If on September 19, there is a storm from the south, it is liable to be a hurricane, and a pretty hefty one at that.

Case in point: the New England Hurricane of 1938 - aka the Long Island Express - which on this day that year, was churning pretty quickly up the coast to hit the unsuspecting populace of Long Island and southern New England two days later on the 21st.

The storm was so strong and fast that it plowed through Connecticut and Rhode Island to Massachusetts and Vermont, then Quebec (no, it didn't need a passport), and finally died in Ontario.

Photos and eyewitness accounts of survivors are horrific.  Between 600 (official body counts) and 800 people were killed, over half of them in Rhode Island; property damage was in the millions.  The storm surge and the killer waves behind it - those towering walls of water, which looked to one man like a fog bank on the horizon - pounded the coastline and overwashed the islands and low-lying areas of Long Island Sound, Narragansett Bay, and the southern Rhode Island and Massachusetts coastlines.  The Bay formed a funnel, pushing the water higher and with ever-increasing speed until it crashed into the city of Providence at its tip, where almost 14 feet of water surged through the downtown streets.  Motorists were drowned in their autos, and pedestrians were pulled out into the Bay.  Those who could swim to safety were rescued by people hanging out of second story windows.

Houses and buildings disappeared into the waves all along the coastline, along with their terrified occupants.  Boats were driven onto the shore and into houses.  As far from the coast as Vermont, whole forests of trees fell like matchsticks in the blowdown.  Along the coast, sandbars and islands disappeared; new inlets formed.

That was one nightmarish day.

The Hurricane page at southstation.org has several photos of the unbelievable devastation in the area.

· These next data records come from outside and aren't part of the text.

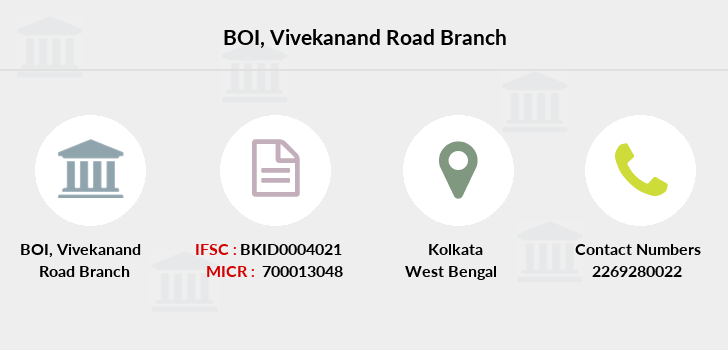 Bank-of-india Vivekanand-road branch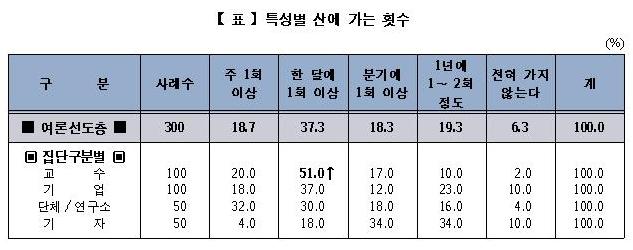 산행(대박스)-crop.JPG
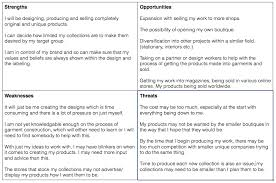 SWOT Analysis Template for Efficient Business Planning SlidePlayer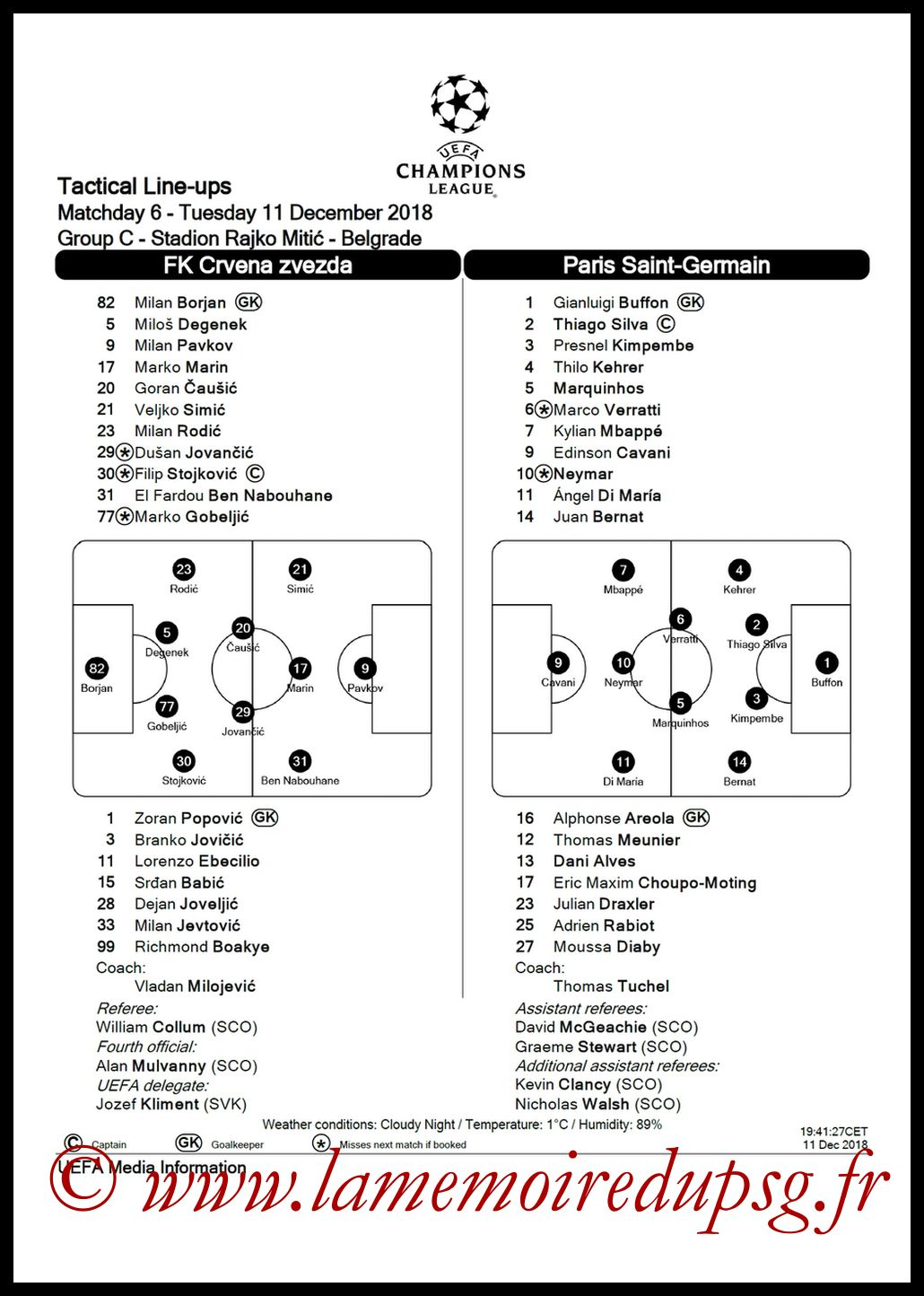 2018-12-11  Etoile Rouge de Belgrade-PSG (6ème C1, Feuille de match)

My old farmhouse, built in 1917, survived all of the hurricanes of 1924, 1927, 1934, 1936, 1938, 1944, 1950, 1953, 1954, 1960, 1961, 1971, and 1976.  Between the time we closed on our house in 1985 and the day we moved in, Hurricane Gloria intervened, knocking down a bunch of trees on the edge of our property line.  Hurricane Bob in 1991 accounted for a couple more trees in the front yard.  Since then, it has mostly been near-misses and tropical storms - a few high winds, a few power outages, a little localized flooding, nothing to get upset about.  The complacency here is visible.  People have again built in the low-lying areas, or made their own islands in the midst of the local rivers.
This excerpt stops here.